BEGIN SOURCE DATA

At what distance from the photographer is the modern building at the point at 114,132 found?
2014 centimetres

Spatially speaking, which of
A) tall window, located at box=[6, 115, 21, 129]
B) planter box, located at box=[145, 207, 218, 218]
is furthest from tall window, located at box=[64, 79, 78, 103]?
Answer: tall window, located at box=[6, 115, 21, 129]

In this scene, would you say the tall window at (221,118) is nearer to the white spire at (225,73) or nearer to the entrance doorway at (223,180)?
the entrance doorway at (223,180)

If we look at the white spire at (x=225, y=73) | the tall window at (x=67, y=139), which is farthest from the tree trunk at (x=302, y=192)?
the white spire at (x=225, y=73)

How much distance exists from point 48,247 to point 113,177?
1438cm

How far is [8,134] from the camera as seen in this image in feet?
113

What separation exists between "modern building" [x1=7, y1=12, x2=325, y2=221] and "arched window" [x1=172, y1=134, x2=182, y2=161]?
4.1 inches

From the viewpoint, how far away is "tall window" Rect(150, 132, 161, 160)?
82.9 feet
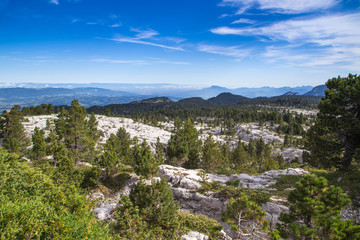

END SOURCE DATA

Quote all of the lines above verbatim, leaving the picture out of your answer.

TASK RESULT:
At what distance from the photographer is the modern building at the point at 114,132 found?
2014 centimetres

Spatially speaking, which of
A) tall window, located at box=[6, 115, 21, 129]
B) planter box, located at box=[145, 207, 218, 218]
is furthest from tall window, located at box=[64, 79, 78, 103]?
Answer: tall window, located at box=[6, 115, 21, 129]

In this scene, would you say the tall window at (221,118) is nearer to the white spire at (225,73) or nearer to the entrance doorway at (223,180)?
the entrance doorway at (223,180)

If we look at the white spire at (x=225, y=73) | the tall window at (x=67, y=139), which is farthest from the tree trunk at (x=302, y=192)?
the white spire at (x=225, y=73)

How much distance exists from point 48,247 to point 113,177?
1438cm

How far is [8,134] from the camera as seen in this image in feet?
113

What separation exists between "modern building" [x1=7, y1=12, x2=325, y2=221] and "arched window" [x1=172, y1=134, x2=182, y2=161]?
4.1 inches

From the viewpoint, how far away is "tall window" Rect(150, 132, 161, 160)?
82.9 feet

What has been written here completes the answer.